Set down each line of the data exactly, but not the pictures.

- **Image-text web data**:

────────

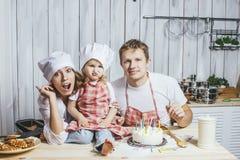 Мама н дочка и папа на кухне
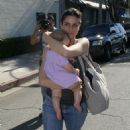 Amanda Peet With Daughter Frances Pen In Beverly Hills 2007-09-26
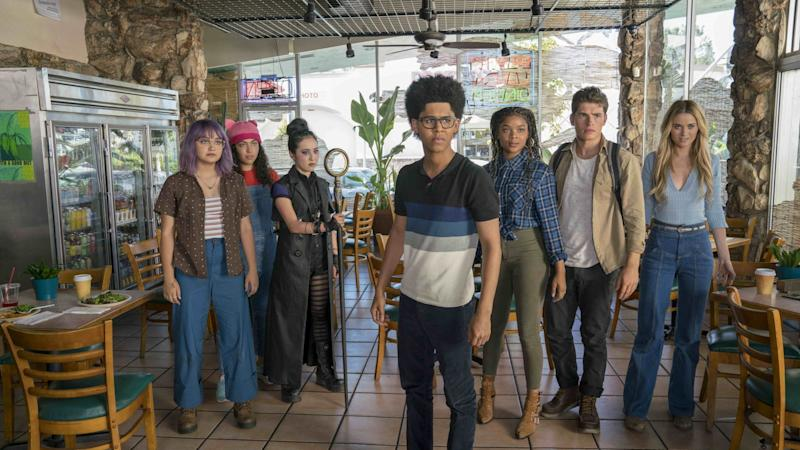 Marvel's Runaways announces season 3 will be its last in new trailer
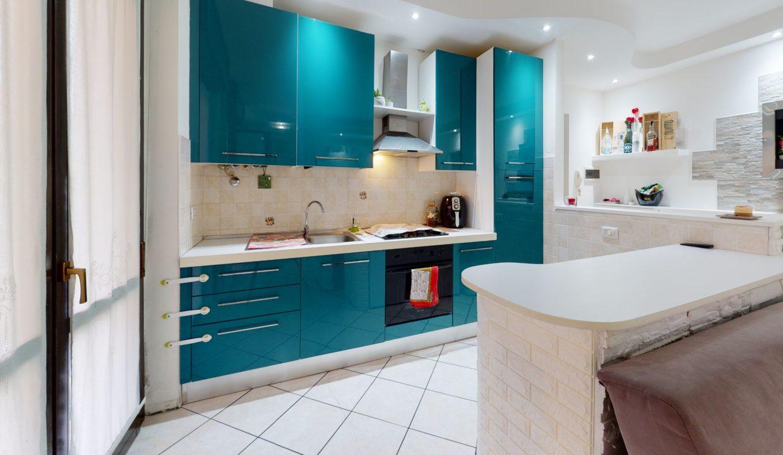 AMPIO-BILOCALE-CON-BALCONE-Kitchen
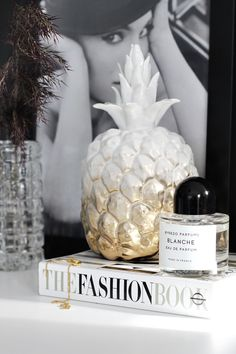 Great DIY idea by Nina Holst (stylizimo). White procelain pineapple personalised with gold spray paint.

────────

- **TASK RESPONSE**:
 Мама н дочка и папа на кухне
 Amanda Peet With Daughter Frances Pen In Beverly Hills 2007-09-26
 Marvel's Runaways announces season 3 will be its last in new trailer
 AMPIO-BILOCALE-CON-BALCONE-Kitchen
 Great DIY idea by Nina Holst (stylizimo). White procelain pineapple personalised with gold spray paint.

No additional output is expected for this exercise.